Day 6 is big: Add 1 cup of flour, sugar, and milk. And then mush baby, mush! Except the Amish didn't say baby. Or use the exclamation point.
Day 7: Mush the bag.
Day 8: I'm supposed to mush the bag, and in all seriousness it is a challenge to find the time. I have to go to the gym, run to Costco, make food for a youth activity, take Drew to piano, take Samantha to flute, drop off fundraiser money so my daughter can have something delivered to her on Valentine's Day in the middle of class, shop for snow boots, insert 73 self-deprecating references about how I'm not measuring up, make dinner, and campaign for world peace. I mush the bag with hostility and wonder if this is what the Amish had in mind.
Day 9: The Amish have been screwing with me for over a week now. Mush the bag.
Day 10: It is the last day. I finally get to make the bread!! I'm supposed to add a bunch of ingredients, and then divy up the batter into four separate bags to deliver to friends along with samples of the bread, and thus the cycle continues. Except this is not a good day. It's a day with no promises of any kind of 2 hour block of time to accomplish this task and I wonder if the Amish ever considered that. I'm beginning to think they don't care about me at all, but I've invested over a week of my life at this point and so I fit it in. It isn't until the bread came out of the oven and I took my first bite that I began to forgive. I conclude, "Tobias, Rachel and I? We're like THIS."
Day 11: Doesn't Betty Crocker have a recipe for cinnamon streusel cake that tastes just as good and only takes 45 minutes?
Day 12: Am I really supposed to believe that this bag of fermented slop resulting in baked nirvana started with a girl in Pennsylvania named Rebecca who wants me to widen my social circle? I google Amish Friendship Bread and this is what I get.
Day 13: Betty Crocker, page 74, "Cinnamon Streusel Cake". Prep time: 10 minutes. Ready in: 30 minutes. Giddy up.


Randi said...

See, that's the thing. The Amish don't have to do eleventy five errands and drop-off/pick-ups for kids music lessons. They have time for bread mushing.

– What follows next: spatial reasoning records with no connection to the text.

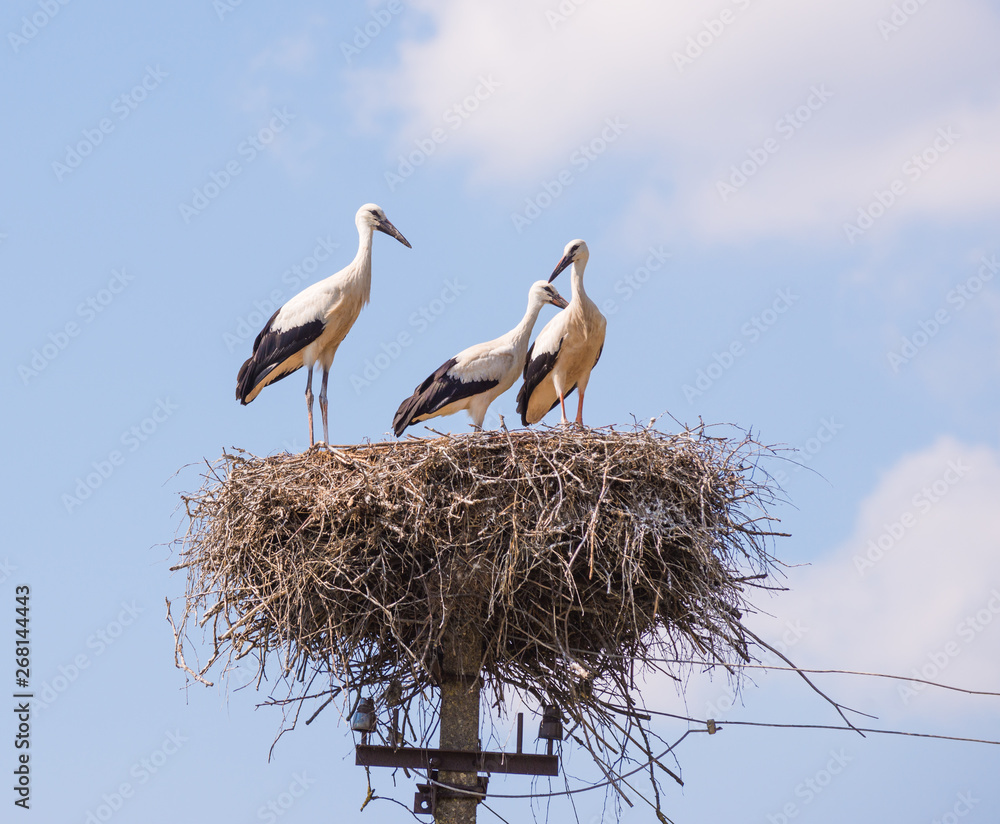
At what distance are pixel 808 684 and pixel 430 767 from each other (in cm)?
240

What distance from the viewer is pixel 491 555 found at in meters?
7.83

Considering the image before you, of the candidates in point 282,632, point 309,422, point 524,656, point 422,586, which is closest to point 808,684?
point 524,656

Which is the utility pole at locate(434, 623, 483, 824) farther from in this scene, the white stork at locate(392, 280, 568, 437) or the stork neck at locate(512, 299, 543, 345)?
the stork neck at locate(512, 299, 543, 345)

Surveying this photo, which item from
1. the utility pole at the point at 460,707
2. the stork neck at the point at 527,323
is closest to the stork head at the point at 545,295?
the stork neck at the point at 527,323

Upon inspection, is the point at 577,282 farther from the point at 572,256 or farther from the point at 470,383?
the point at 470,383

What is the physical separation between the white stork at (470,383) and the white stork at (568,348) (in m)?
0.32

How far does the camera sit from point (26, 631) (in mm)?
9375

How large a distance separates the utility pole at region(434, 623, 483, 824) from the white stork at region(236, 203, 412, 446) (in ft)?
8.65

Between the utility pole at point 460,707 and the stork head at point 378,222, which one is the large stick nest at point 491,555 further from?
the stork head at point 378,222

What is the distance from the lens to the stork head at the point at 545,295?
10.9 meters

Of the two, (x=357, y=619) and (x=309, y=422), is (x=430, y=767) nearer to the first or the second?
(x=357, y=619)

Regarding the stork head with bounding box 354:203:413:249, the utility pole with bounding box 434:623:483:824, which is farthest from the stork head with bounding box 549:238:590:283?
A: the utility pole with bounding box 434:623:483:824

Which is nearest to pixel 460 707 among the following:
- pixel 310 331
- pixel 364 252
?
pixel 310 331

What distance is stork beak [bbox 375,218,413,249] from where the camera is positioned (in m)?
10.9
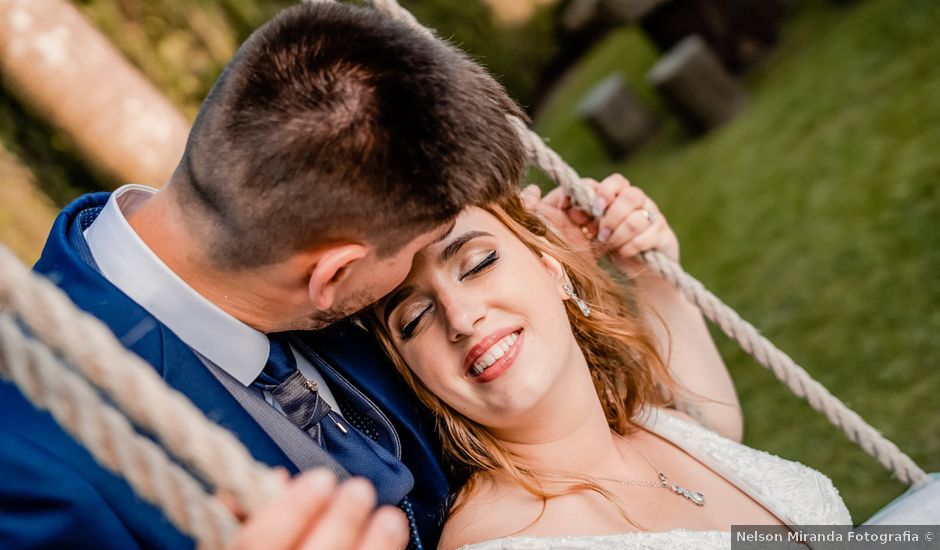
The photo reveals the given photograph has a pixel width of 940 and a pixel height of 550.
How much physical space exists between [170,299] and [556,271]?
0.81 meters

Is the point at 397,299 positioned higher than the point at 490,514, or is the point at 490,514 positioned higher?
the point at 397,299

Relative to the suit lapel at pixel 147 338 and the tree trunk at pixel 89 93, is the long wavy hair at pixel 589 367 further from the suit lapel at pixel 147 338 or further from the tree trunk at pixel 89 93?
the tree trunk at pixel 89 93

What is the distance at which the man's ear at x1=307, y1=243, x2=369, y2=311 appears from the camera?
1.25 metres

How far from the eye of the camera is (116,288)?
49.3 inches

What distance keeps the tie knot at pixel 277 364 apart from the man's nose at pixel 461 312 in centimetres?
30

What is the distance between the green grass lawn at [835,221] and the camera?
9.10 feet

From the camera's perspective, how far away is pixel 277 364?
1.42 meters

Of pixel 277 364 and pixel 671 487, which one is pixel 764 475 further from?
pixel 277 364

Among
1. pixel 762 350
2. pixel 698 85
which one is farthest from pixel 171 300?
pixel 698 85

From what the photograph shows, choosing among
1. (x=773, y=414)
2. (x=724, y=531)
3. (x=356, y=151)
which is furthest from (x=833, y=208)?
(x=356, y=151)

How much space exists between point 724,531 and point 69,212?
138cm

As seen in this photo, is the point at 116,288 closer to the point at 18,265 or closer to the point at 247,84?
the point at 247,84

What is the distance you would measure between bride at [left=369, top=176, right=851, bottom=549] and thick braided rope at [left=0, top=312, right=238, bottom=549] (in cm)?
75

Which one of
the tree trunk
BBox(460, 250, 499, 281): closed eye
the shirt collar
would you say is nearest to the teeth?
BBox(460, 250, 499, 281): closed eye
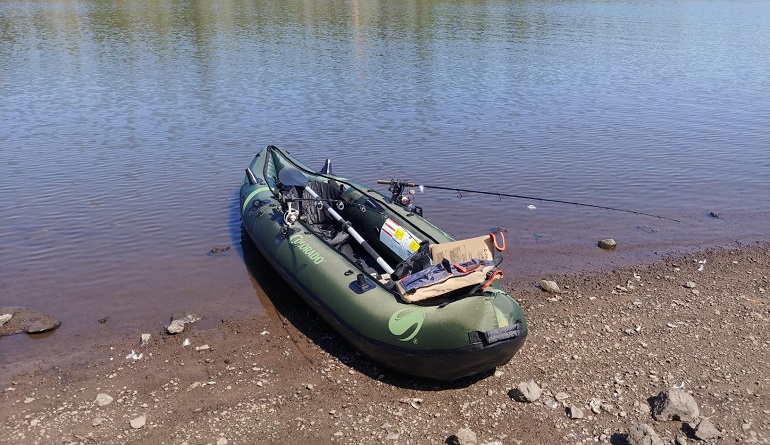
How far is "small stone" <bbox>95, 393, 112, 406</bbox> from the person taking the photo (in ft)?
23.4

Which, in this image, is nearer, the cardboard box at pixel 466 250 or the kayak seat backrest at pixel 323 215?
the cardboard box at pixel 466 250

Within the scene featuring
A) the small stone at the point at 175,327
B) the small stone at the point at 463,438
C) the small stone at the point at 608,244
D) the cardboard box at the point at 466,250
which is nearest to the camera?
the small stone at the point at 463,438

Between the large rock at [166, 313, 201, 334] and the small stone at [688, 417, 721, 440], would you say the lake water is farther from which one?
the small stone at [688, 417, 721, 440]

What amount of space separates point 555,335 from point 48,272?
25.0ft

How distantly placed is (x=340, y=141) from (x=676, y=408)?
39.6 feet

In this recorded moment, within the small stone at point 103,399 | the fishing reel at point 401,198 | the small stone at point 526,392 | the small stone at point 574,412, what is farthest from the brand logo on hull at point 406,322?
the small stone at point 103,399

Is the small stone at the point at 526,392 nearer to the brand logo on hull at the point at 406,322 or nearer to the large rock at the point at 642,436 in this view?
the large rock at the point at 642,436

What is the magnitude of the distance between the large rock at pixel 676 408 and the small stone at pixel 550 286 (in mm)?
2945

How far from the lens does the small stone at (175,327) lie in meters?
8.62

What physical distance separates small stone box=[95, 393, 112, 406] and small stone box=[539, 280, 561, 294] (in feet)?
19.1

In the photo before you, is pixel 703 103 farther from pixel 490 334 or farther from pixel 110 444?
pixel 110 444

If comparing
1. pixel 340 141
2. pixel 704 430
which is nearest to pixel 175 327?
pixel 704 430

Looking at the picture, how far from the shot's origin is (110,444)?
6523mm

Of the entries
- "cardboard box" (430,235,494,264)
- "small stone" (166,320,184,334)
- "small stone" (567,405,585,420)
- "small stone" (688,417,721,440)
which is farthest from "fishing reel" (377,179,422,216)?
"small stone" (688,417,721,440)
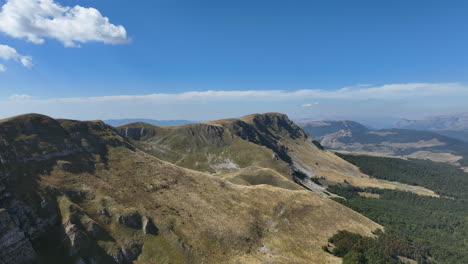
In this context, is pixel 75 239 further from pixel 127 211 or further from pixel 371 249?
pixel 371 249

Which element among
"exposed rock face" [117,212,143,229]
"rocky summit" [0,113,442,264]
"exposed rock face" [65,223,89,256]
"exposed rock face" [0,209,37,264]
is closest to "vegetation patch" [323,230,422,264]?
"rocky summit" [0,113,442,264]

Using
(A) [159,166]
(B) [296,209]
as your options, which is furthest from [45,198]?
(B) [296,209]

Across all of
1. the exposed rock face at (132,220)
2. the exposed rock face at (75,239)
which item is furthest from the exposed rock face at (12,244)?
the exposed rock face at (132,220)

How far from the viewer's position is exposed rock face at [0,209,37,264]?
5675 cm

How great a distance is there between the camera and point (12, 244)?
58.4 metres

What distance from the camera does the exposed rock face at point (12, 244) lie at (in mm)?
56750

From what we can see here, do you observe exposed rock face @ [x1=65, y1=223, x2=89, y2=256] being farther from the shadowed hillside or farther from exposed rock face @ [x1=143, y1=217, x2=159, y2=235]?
exposed rock face @ [x1=143, y1=217, x2=159, y2=235]

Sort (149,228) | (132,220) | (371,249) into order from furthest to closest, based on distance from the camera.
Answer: (371,249) → (149,228) → (132,220)

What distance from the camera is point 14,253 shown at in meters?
57.6

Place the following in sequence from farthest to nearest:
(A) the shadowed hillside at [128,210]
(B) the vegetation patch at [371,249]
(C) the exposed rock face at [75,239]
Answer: (B) the vegetation patch at [371,249], (A) the shadowed hillside at [128,210], (C) the exposed rock face at [75,239]

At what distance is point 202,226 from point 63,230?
143ft

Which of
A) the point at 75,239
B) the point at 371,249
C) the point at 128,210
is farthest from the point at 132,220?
the point at 371,249

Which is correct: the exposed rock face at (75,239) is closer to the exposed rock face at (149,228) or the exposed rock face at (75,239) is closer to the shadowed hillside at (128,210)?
the shadowed hillside at (128,210)

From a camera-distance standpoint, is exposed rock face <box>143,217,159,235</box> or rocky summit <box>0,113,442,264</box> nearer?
rocky summit <box>0,113,442,264</box>
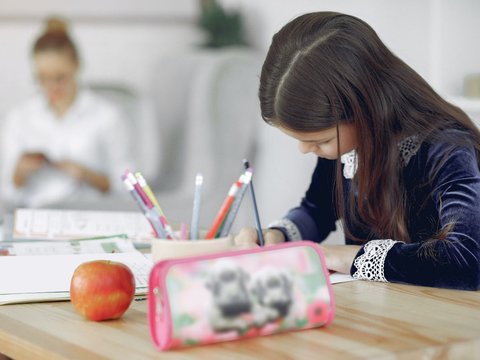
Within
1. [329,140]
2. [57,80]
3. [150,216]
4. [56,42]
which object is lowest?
[150,216]

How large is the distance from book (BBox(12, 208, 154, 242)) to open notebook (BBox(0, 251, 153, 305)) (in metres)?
0.24

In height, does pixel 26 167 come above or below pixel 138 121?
below

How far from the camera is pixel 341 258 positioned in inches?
54.9

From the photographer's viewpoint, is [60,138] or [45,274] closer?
[45,274]

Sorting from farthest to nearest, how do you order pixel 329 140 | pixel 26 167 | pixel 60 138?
pixel 60 138 → pixel 26 167 → pixel 329 140

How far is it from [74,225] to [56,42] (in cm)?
302

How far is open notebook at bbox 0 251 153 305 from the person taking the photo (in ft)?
4.15

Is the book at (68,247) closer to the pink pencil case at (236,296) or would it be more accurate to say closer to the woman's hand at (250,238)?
the woman's hand at (250,238)

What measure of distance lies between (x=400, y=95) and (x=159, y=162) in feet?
10.7

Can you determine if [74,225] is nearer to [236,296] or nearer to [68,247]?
[68,247]

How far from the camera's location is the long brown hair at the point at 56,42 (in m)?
4.66

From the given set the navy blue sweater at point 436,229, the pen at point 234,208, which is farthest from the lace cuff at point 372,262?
the pen at point 234,208

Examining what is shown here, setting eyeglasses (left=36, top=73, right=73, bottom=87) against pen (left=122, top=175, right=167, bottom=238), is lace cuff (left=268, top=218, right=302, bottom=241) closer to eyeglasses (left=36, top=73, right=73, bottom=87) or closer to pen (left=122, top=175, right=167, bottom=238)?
pen (left=122, top=175, right=167, bottom=238)

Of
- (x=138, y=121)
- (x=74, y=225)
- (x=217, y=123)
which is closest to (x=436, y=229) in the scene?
Result: (x=74, y=225)
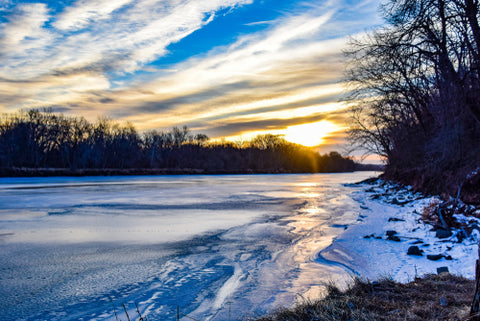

But if you need someone to give the bread to, I'm available for that.

Anonymous said...

And is there even cinnamon in that recipe? I don't think so.

Brittany said...

I had a similar experience, except my original bag of mush didn't come with bread to torture me. I just had to hope that ten days of TLC was going to result in something worth having - which, of course, it did.

Kerri said...

Was the Betty Crocker *really* as good????

Mom of Three said...

Thanks for the link to the starter. My daughter enjoyed the culinary delight after my VT's dropped over the mushy bag. It was good, but I am lazy and didn't add anything to divide up. I just mushed for 10 days and cooked it up. She has been begging for it ever since, but since I'm not Amish, I couldn't make it again. Thanks for the link. Now I can just enjoy it and not have to spread the wealth/work to everyone I bump into!

Heather said...

Nice.... real, nice.

Anonymous said...

Only 73 remarks about not measuring up?? I usually get at least a hundred. Did you know that for every negative remark we make (to ourselves, our kids etc.) we have to have 4 positive remarks to erase the one bad one?? Remember glass half full, and even though it's 75 degrees at my moms house, my 35 degress is quite the hot summer day for me.


Anonymous said...

Amish bread is truly the chain letter of the bread world. It might make you feel better to know that my attention span is far too short: I have never made it 9 days (I usually throw it out around day five).

Big Rachel

Lorie said...

One time I got a bag of the stuff and after 4 or 5 days, it attracted those tiny, slow flies... needless to say, it was weeks before I could get rid of the flies!

Lucas said...

I just can't keep up with your ostentatious habit of writing. I need to set aside an entire day to catch up on your highly amusing life. How does Sunday sound?